Open malterb opened 8 years ago
I can report exactly the same issues. When I run my bamboo docker container in an old build, everything works fine but since I updated my container 2 days ago this is happening to me too.
A little help would be awesome :)
I've seen this before - haroxy constantly reloading will often cause a logjam if they happen too frequently, although Bamboo attempts to debounce reloads.
Are you constantly redeploying apps? A haproxy reload should only happen when marathons tasks move around in Mesos, causing the config to change and requiring a reload.
I fixed #177 - which caused unnecessary restarts - for the 0.2.14 release, are you using an older version?
We typically deploy multiple times in the course of a day. This is part of CI/CD env and it happens for me with 0.2.14. Sorry about the long post..
Here is the snip in bamboo.json
"HAProxy": { "TemplatePath": "/var/bamboo/haproxy_template.cfg", "OutputPath": "/etc/haproxy/haproxy.cfg", "ReloadCommand": "/sbin/haproxy -f /etc/haproxy/haproxy.cfg -p /run/haproxy.pid -sf $(cat /var/run/haproxy.pid)", "ReloadValidationCommand": "/sbin/haproxy -c -f {{.}}" }
Before starting bamboo, here is the ps output looks like...
root 30508 0.0 0.0 46332 1724 ? Ss 17:55 0:00 /usr/sbin/haproxy-systemd-wrapper -f /etc/haproxy/haproxy.cfg -p /run/haproxy.pid haproxy 30509 0.0 0.0 52108 3608 ? S 17:55 0:00 /usr/sbin/haproxy -f /etc/haproxy/haproxy.cfg -p /run/haproxy.pid -Ds haproxy 30510 7.5 0.0 52380 2028 ? Ss 17:55 13:03 /usr/sbin/haproxy -f /etc/haproxy/haproxy.cfg -p /run/haproxy.pid -Ds
30510
At the next refresh, or app deploy we notice the following..

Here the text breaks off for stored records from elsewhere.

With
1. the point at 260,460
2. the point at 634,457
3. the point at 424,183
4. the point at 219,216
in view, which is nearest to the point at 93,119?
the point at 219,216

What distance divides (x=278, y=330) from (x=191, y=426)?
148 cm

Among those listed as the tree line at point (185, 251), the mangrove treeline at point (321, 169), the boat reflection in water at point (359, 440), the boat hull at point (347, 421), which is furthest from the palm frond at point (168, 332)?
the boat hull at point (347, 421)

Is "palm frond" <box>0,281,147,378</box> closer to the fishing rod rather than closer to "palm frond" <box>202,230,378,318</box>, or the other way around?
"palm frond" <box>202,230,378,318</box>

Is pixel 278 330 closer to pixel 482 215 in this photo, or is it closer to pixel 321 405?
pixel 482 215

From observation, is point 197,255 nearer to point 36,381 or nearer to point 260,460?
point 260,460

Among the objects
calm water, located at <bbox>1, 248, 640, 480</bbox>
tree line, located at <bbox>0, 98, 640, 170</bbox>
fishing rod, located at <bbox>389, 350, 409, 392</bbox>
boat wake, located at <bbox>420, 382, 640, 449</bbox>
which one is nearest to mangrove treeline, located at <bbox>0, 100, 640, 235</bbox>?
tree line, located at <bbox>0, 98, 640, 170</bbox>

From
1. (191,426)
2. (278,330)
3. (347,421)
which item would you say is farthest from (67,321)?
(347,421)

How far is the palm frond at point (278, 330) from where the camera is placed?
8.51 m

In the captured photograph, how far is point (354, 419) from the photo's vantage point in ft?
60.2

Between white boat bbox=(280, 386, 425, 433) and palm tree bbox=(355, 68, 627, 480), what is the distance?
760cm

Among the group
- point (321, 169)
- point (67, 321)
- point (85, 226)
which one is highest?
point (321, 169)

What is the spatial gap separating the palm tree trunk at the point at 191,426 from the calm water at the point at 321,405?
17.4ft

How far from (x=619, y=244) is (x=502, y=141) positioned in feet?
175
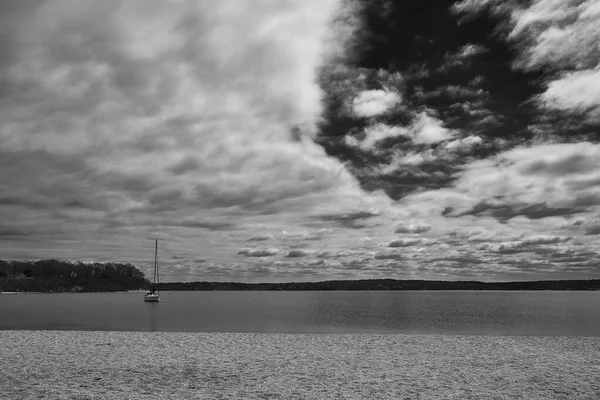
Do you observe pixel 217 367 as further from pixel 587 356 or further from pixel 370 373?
pixel 587 356

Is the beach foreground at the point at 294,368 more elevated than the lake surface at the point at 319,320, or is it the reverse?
the beach foreground at the point at 294,368

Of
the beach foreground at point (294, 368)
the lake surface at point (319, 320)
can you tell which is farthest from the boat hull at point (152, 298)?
the beach foreground at point (294, 368)

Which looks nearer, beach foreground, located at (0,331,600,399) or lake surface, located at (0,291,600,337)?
beach foreground, located at (0,331,600,399)

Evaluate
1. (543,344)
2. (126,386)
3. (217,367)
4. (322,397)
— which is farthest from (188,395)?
(543,344)

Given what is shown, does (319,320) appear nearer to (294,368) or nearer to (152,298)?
(294,368)

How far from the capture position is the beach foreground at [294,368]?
13.6 m

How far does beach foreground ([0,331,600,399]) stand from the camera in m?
13.6

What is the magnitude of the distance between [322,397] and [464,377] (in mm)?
5874

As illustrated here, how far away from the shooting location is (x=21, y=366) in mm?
17562

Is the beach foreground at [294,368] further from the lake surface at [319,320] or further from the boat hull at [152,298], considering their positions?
the boat hull at [152,298]

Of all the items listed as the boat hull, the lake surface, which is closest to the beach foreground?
the lake surface

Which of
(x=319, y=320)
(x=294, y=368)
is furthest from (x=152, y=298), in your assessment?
(x=294, y=368)

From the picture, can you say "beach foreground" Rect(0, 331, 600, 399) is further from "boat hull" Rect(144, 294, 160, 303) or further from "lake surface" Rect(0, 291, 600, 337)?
"boat hull" Rect(144, 294, 160, 303)

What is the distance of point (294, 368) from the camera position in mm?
17781
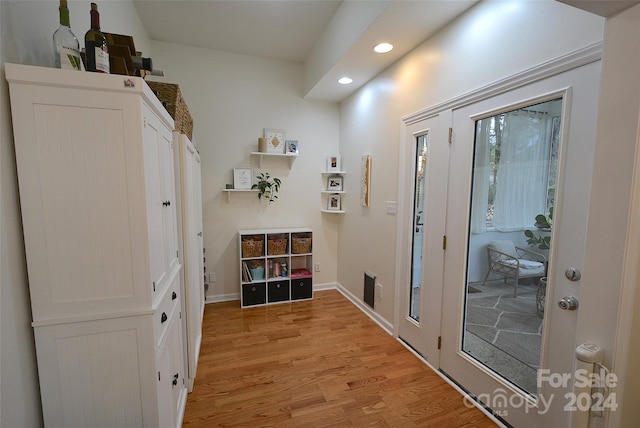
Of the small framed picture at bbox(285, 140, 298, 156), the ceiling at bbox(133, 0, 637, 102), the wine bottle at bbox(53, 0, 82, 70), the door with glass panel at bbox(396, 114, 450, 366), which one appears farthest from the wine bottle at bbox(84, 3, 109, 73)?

Bamboo logs 2016/02/20 20:51:08 Starting update loop 2016/02/20 20:51:08 bamboo_startup => 2016-02-20T20:51:08Z 2016/02/20 20:51:08 Queuing an haproxy update. 2016/02/20 20:51:08 Exec cmd: /sbin/haproxy -f /etc/haproxy/haproxy.cfg -p /run/haproxy.pid -sf $(cat /var/run/haproxy.pid) [martini] listening on :8000 (development) 2016/02/20 20:51:08 HAProxy: Configuration updated
haproxy 30820 7.2 0.0 52072 1784 ? Ss 20:51 0:02 /sbin/haproxy -f /etc/haproxy/haproxy.cfg -p /run/haproxy.pid -sf 30510
After the next refresh...
haproxy 30820 7.2 0.0 52072 1784 ? Ss 20:51 0:02 /sbin/haproxy -f /etc/haproxy/haproxy.cfg -p /run/haproxy.pid -sf 30510 haproxy 30770 7.2 0.0 52072 1784 ? Ss 20:51 0:02 /sbin/haproxy -f /etc/haproxy/haproxy.cfg -p /run/haproxy.pid -sf 30820
The next refresh just keeps adding to the list of haproxy processes
HAProxy processes are designed to live as long as there are still connections being served. Could it possibly be that you have some long-running connections still pending when the reload is initiated?

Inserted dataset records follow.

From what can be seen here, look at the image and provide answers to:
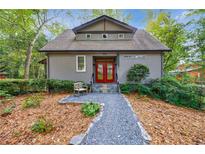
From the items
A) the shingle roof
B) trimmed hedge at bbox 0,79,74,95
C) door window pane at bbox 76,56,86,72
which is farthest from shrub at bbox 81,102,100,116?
the shingle roof

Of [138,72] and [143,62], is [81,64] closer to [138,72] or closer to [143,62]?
[138,72]

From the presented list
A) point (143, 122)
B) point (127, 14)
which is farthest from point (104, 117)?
point (127, 14)

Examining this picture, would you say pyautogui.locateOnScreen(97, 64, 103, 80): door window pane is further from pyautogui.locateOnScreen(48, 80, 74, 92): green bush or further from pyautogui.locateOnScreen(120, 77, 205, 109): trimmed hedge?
pyautogui.locateOnScreen(48, 80, 74, 92): green bush

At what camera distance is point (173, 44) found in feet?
44.1

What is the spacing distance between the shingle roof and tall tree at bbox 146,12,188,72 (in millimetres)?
3449

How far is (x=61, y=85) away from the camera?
8.93 m

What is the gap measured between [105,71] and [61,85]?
3133mm

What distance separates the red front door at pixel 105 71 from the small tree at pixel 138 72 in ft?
5.14

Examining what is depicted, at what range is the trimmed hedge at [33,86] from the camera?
8.99 metres

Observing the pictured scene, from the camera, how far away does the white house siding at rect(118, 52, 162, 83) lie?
31.5ft

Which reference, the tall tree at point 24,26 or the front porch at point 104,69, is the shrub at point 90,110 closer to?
the front porch at point 104,69

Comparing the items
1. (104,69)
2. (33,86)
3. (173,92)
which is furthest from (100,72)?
(173,92)

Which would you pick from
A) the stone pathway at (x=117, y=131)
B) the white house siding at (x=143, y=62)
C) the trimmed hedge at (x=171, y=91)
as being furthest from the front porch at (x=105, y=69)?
the stone pathway at (x=117, y=131)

We're operating in a high-frequency deployment environment as well. For us, it's not uncommon to see 15-20 HAProxy processes being alive at the same time due to long-running WebSocket connections. They do rotate out after a few hours and get replaced by newer processes, however, which is an indication for progress. You might want to check on that behavior as well.
There shouldn't be any long-running connections to be honest (5s max). Our problem is: the stale haproxy processes still accept connections and cause 503 due to obviously now defunct instances.
It seems strange that HAProxy takes over so many PIDs. For us, it's only ever one PID that's passed to -sf
, and the PID file never contains more than one entry either.
I'd try to figure if the PID file is populated/cleaned up properly. Are you using HAProxy natively or inside Docker?
I always get 4 because of nbproc. The issue remains even when I use nbproc 1 and hence only one PID.
i found a similar problem others have reported with consul template / haproxy - https://github.com/hashicorp/consul-template/issues/442
Could this be similar [go] related issues?
Today we updated to 0.2.15 - and changed the reload command as follows:
"ReloadCommand": "/bin/systemctl reload haproxy"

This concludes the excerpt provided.